The potential of AI to improve social and economic outcomes in Australia is real, according to the country’s top scientists, who equate its development to that of the industrial revolution.

However, the technology also poses several serious risks, requiring careful planning and a national strategy, according to a new report, commissioned by chief scientist Dr Alan Finkel.

The Australian Council of Learned Academies (ACOLA) today released a wide ranging report, The Effective and Ethical Development of Artificial Intelligence – An Opportunity to Improve our Wellbeing, calling for new policies, regulations and a national strategy around artificial intelligence.

The interdisciplinary ACOLA examined the potential of AI across several social and economic measures, finding Australia needs more AI skills and strategic investment to properly harness the technology, including upgraded digital infrastructure and the establishment of an independently led AI body to unite various stakeholders.

“What is known is that the future role of AI will be ultimately determined by decisions taken today,” the report said.

“To ensure that AI technologies provide equitable opportunities, foster social inclusion and distribute advantages throughout every sector of society, it will be necessary to develop AI in accordance with broader societal principles centred on improving prosperity, addressing inequity and continued betterment.”

Launching the report, Dr Finkel said Australia now faces important choices on AI.

“What kind of society do we want to be? That is the crucial question for all Australians, and for governments as our elected representatives.” 

Regulating AI

On one hand, AI presents a myriad of opportunities and benefits. But it also presents global risks, according to the report. The key to positive outcomes is “responsibly developed” AI, including a measured response from government and industry.

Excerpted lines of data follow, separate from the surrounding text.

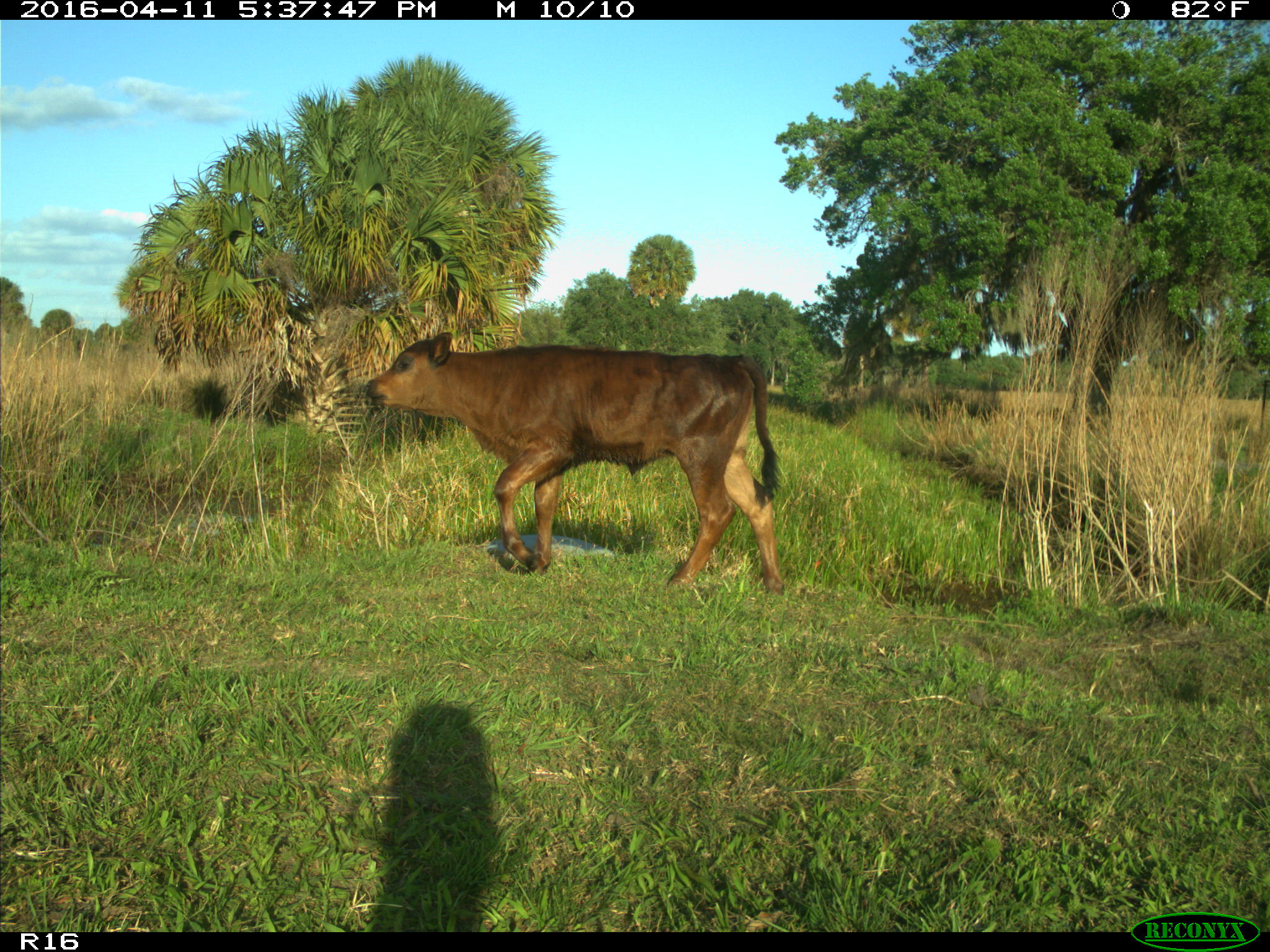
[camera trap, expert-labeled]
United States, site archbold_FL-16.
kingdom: Animalia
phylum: Chordata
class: Mammalia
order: Artiodactyla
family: Bovidae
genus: Bos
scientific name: Bos taurus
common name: domestic cow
Bos taurus (domestic cow).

The report urges political leaders to guide a national discussion on AI and consider a national body encompassing a broad range of stakeholders. The body could work similarly to current regulators, the report says, using ACMA and its regulation of the communication sector as an example.

“Ensuring that AI continues to be developed safely and appropriately for the wellbeing of society will be dependent on a responsive regulatory system that encourages innovation and engenders confidence in its development,” the report said.

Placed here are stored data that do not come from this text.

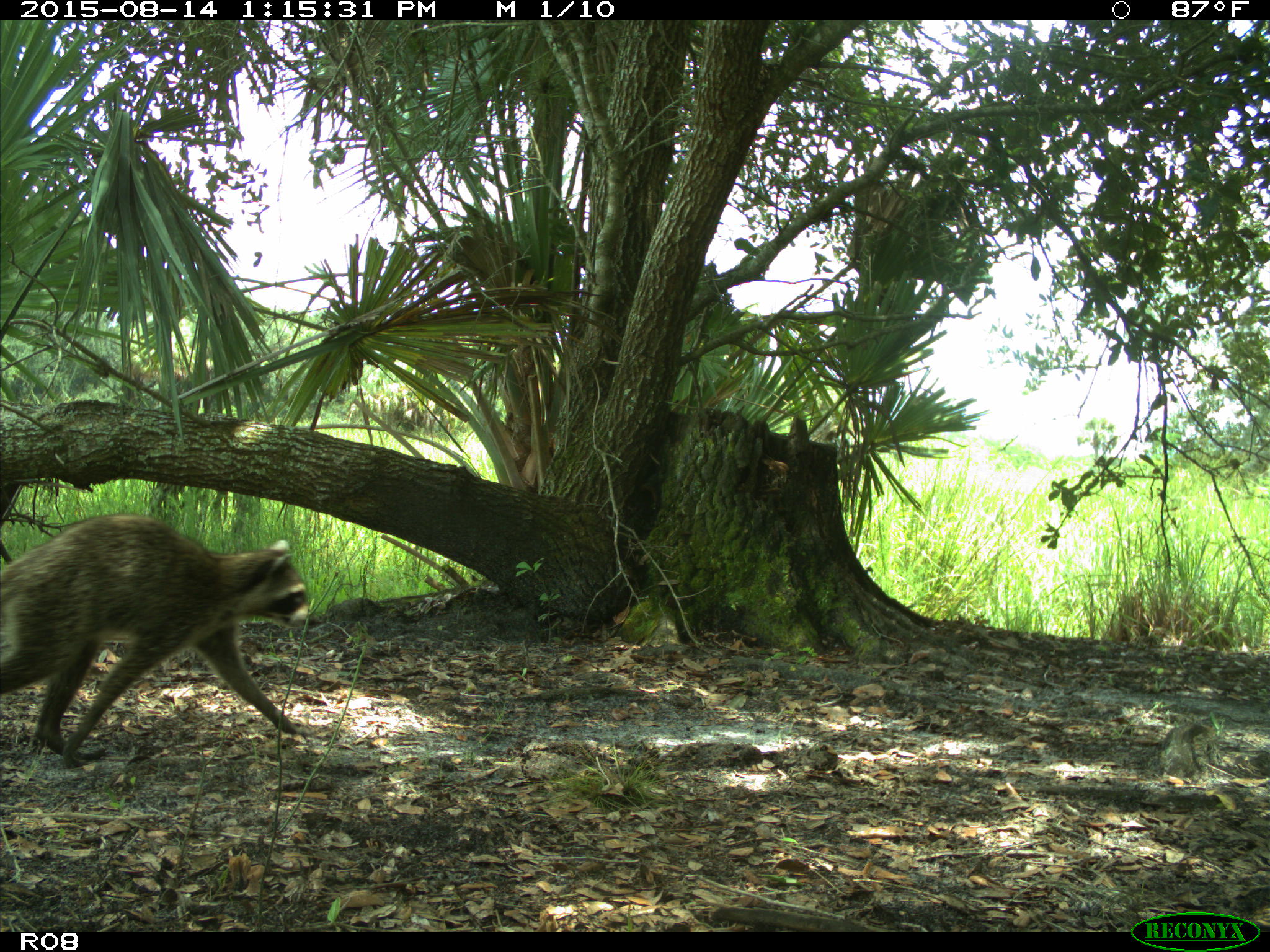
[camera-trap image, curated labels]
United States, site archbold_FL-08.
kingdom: Animalia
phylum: Chordata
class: Mammalia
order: Carnivora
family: Procyonidae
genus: Procyon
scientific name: Procyon lotor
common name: common raccoon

Regulating AI does not necessarily require new legal frameworks or ethical guidelines, according to the report. 

“… Existing human rights frameworks, as well as national and international regulations on data security and privacy, can provide ample scope through which to regulate and govern much of the use and development of AI systems and technologies.”

The report notes there is already much disagreement and uncertainty around AI governance and regulation. 

“Our actions in these areas will shape the future of AI, so it is important that decisions made in these contexts are not only carefully considered, but that they align with the nation’s vision for an AI-enabled future that is economically and socially sustainable, equitable and accessible for all, strategic in terms of government and industry interests, and places the wellbeing of society in the centre.”

The regulating body should be supported by a national framework on that consider ethical, legal, and social issues around implementing AI, according to the report.